Errors are being raised because Curve25519 is designed for ECDH key exchange calculations, specifically X25519. Details of this usage is at this SO question.

ECDSA should be used over twisted Edwards version of Curve25519, namely Ed25519. This curve can be defined and used in .Net Core as below.
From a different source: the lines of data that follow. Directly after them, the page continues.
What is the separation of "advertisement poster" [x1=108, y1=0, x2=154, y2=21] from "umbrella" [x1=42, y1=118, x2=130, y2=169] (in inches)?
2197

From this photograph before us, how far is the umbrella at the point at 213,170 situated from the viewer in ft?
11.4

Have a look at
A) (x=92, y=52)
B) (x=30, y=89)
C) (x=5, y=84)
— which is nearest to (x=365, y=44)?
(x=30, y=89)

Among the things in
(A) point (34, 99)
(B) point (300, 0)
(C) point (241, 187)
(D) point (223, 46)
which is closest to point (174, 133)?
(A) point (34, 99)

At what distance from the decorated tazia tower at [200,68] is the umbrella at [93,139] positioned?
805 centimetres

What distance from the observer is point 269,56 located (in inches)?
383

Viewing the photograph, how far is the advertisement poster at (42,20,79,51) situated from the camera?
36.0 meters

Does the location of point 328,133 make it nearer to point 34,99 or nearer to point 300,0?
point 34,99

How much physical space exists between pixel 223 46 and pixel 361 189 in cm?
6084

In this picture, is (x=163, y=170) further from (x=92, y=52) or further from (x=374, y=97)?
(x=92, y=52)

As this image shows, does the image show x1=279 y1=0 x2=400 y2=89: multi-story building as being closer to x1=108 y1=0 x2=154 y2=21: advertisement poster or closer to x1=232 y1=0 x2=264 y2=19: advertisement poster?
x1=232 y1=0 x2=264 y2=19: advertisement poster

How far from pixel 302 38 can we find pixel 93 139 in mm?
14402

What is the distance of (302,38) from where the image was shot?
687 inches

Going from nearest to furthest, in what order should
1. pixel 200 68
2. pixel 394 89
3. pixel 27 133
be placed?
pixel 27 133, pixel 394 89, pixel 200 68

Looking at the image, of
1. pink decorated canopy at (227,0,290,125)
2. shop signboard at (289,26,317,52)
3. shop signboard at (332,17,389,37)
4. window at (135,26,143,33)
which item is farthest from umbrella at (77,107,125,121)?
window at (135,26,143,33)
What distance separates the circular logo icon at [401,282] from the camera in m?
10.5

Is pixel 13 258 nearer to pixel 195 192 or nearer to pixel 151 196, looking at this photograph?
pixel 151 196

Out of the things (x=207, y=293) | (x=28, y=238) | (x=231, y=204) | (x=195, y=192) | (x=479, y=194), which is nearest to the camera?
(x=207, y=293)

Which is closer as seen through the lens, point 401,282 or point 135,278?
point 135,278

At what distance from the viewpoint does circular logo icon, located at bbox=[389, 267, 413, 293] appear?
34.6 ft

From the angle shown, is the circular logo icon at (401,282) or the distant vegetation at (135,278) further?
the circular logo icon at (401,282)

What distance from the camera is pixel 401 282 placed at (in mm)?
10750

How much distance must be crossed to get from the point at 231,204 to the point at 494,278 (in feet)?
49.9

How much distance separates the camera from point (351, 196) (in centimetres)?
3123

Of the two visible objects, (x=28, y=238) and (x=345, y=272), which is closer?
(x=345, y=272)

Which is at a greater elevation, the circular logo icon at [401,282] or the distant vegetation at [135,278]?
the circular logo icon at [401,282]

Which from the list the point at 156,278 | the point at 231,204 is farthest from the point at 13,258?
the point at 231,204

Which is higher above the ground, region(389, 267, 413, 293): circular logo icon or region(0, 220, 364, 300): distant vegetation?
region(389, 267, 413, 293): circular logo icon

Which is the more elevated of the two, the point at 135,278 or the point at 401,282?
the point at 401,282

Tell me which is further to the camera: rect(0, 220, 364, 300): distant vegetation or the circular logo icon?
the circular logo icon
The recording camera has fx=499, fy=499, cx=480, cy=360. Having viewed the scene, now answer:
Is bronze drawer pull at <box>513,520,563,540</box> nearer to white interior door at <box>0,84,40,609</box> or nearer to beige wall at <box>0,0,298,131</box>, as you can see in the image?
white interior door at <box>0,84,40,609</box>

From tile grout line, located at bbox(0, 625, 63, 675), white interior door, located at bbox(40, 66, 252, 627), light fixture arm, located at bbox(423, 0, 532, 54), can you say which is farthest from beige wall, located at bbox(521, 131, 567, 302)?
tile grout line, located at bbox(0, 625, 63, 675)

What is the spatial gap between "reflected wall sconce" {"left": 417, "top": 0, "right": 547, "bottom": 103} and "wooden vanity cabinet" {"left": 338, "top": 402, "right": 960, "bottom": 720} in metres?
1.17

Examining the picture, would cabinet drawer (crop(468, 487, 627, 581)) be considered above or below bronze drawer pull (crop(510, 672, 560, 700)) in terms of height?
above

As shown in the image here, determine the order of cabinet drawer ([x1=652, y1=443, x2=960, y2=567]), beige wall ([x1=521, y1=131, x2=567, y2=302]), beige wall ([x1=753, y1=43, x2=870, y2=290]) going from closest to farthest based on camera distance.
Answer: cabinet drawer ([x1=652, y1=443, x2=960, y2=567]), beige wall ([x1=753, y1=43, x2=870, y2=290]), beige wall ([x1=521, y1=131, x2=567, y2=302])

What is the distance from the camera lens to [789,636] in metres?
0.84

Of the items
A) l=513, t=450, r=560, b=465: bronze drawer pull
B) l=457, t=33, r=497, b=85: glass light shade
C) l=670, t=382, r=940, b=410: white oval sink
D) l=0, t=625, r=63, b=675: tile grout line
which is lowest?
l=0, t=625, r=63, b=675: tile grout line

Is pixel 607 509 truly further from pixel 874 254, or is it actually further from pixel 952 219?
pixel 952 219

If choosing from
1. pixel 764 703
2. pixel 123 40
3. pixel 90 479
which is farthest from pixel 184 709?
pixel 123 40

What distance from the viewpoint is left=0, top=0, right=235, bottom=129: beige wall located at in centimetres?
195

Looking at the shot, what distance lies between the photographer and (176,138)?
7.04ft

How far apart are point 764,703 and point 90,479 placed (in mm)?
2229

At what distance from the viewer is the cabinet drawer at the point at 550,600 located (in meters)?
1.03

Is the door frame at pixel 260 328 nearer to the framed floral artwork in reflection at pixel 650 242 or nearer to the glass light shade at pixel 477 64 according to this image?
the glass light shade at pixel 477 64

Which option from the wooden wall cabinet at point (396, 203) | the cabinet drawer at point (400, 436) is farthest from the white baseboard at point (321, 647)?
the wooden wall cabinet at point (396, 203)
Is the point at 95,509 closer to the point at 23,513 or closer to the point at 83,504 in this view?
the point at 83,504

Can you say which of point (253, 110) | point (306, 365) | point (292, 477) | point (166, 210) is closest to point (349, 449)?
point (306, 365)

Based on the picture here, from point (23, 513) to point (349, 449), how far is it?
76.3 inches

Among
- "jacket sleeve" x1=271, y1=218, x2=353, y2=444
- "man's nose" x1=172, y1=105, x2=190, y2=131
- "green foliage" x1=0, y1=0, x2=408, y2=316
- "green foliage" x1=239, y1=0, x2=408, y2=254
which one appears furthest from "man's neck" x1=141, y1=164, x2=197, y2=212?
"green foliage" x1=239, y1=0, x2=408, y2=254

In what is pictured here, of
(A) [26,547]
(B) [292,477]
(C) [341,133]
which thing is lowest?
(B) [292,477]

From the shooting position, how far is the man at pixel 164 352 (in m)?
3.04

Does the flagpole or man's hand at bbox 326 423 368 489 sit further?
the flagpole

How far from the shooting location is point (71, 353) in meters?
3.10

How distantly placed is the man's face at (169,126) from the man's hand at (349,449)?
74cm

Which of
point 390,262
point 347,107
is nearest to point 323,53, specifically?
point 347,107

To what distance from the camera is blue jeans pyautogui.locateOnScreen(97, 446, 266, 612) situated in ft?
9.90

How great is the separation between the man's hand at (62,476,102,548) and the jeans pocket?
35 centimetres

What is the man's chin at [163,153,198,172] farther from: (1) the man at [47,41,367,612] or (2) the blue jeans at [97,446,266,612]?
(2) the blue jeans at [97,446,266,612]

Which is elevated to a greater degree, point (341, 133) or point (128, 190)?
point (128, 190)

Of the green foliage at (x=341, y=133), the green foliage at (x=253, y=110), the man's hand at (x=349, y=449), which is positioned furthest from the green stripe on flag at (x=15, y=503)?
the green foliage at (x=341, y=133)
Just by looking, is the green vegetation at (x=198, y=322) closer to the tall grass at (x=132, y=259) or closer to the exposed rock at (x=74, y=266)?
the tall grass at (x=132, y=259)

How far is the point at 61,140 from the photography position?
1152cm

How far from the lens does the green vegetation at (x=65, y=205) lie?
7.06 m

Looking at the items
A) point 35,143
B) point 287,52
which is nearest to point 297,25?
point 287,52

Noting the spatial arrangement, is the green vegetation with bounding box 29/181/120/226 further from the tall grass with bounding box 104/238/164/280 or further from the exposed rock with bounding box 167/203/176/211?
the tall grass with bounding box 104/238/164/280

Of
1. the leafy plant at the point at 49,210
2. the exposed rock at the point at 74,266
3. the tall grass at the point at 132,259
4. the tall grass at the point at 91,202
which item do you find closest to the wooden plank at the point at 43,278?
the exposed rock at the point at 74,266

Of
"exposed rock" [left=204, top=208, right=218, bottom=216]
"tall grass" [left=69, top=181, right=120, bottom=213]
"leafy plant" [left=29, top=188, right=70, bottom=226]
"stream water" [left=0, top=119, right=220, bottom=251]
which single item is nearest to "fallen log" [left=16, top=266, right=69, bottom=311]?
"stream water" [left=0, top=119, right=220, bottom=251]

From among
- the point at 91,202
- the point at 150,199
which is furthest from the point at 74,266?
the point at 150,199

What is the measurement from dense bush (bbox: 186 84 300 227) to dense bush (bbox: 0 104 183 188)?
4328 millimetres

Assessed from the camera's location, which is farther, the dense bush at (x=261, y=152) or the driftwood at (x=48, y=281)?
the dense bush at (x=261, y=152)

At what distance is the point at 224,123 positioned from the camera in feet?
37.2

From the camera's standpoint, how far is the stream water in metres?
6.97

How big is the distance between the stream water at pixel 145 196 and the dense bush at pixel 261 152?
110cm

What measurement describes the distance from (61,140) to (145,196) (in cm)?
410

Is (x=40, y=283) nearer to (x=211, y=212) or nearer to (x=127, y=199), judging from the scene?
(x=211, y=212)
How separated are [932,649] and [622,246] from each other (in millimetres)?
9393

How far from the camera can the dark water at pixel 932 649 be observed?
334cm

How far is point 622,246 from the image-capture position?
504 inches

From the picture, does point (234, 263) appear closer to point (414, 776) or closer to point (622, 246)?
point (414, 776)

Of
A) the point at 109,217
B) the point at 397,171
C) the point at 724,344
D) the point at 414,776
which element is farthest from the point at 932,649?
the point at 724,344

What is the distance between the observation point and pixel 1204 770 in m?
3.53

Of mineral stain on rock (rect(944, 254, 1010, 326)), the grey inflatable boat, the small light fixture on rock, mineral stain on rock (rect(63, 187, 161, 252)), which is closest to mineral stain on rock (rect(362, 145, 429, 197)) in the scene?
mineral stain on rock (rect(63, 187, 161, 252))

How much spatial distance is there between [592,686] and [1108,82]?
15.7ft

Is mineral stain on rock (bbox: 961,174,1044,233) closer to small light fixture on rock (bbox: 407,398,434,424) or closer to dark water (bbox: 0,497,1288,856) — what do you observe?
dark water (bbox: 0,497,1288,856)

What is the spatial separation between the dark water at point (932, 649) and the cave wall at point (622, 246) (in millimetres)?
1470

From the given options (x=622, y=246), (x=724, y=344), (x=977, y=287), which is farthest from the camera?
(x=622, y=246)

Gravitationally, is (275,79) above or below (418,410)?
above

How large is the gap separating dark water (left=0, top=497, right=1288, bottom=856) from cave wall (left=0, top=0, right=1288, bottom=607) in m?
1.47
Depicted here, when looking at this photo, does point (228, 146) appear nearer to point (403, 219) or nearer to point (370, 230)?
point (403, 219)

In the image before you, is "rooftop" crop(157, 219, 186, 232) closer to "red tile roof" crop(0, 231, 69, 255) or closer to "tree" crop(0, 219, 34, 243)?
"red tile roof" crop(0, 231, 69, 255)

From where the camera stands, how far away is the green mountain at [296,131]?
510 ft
ECCurve ecCurve = new ECCurve() // Ed25519, 32 bytes, 256 bit
{
    CurveType = ECCurve.ECCurveType.PrimeTwistedEdwards,
    A = new byte[] { 0x7f, 0xff, 0xff, 0xff, 0xff, 0xff, 0xff, 0xff, 0xff, 0xff, 0xff, 0xff, 0xff, 0xff, 0xff, 0xff,
      0xff, 0xff, 0xff, 0xff, 0xff, 0xff, 0xff, 0xff, 0xff, 0xff, 0xff, 0xff, 0xff, 0xff, 0xff, 0xec }, // GF(-1)
    B = new byte[] { 0x52, 0x03, 0x6C, 0xEE, 0x2B, 0x6F, 0xFE, 0x73, 0x8C, 0xC7, 0x40, 0x79, 0x77, 0x79, 0xE8, 0x98,
      0x00, 0x70, 0x0A, 0x4D, 0x41, 0x41, 0xD8, 0xAB, 0x75, 0xEB, 0x4D, 0xCA, 0x13, 0x59, 0x78, 0xA3 },
    G = new ECPoint()
    {
      X = new byte[] { 0x21, 0x69, 0x36, 0xD3, 0xCD, 0x6E, 0x53, 0xFE, 0xC0, 0xA4, 0xE2, 0x31, 0xFD, 0xD6, 0xDC, 0x5C,
        0x69, 0x2C, 0xC7, 0x60, 0x95, 0x25, 0xA7, 0xB2, 0xC9, 0x56, 0x2D, 0x60, 0x8F, 0x25, 0xD5, 0x1A },
      Y = new byte[] { 0x66, 0x66, 0x66, 0x66, 0x66, 0x66, 0x66, 0x66, 0x66, 0x66, 0x66, 0x66, 0x66, 0x66, 0x66, 0x66,
        0x66, 0x66, 0x66, 0x66, 0x66, 0x66, 0x66, 0x66, 0x66, 0x66, 0x66, 0x66, 0x66, 0x66, 0x66, 0x58 }
    },
    Prime = new byte[] { 0x7f, 0xff, 0xff, 0xff, 0xff, 0xff, 0xff, 0xff, 0xff, 0xff, 0xff, 0xff, 0xff, 0xff, 0xff, 0xff,
      0xff, 0xff, 0xff, 0xff, 0xff, 0xff, 0xff, 0xff, 0xff, 0xff, 0xff, 0xff, 0xff, 0xff, 0xff, 0xed },
    Order = new byte[] { 0x10, 0x00, 0x00, 0x00, 0x00, 0x00, 0x00, 0x00, 0x00, 0x00, 0x00, 0x00, 0x00, 0x00, 0x00, 0x00,
      0x14, 0xde, 0xf9, 0xde, 0xa2, 0xf7, 0x9c, 0xd6, 0x58, 0x12, 0x63, 0x1a, 0x5c, 0xf5, 0xd3, 0xed },
    Cofactor = new byte[] { 8 }
};

Parameter A is -1, above representation is -1 in Galois Field of 2^255-19. This can be calculated by evaluating below code at SageMathCell.

gf=GF(2^255-19)
print (hex(gf(-1)))

But, documentation says explicit curves are not supported on below Windows 10 and macOS, and my tries show they throw exceptions on Linux. So, if platforms other than Windows 10 or inter-platform operability is needed, libraries like NSec or libsodium-core should be used.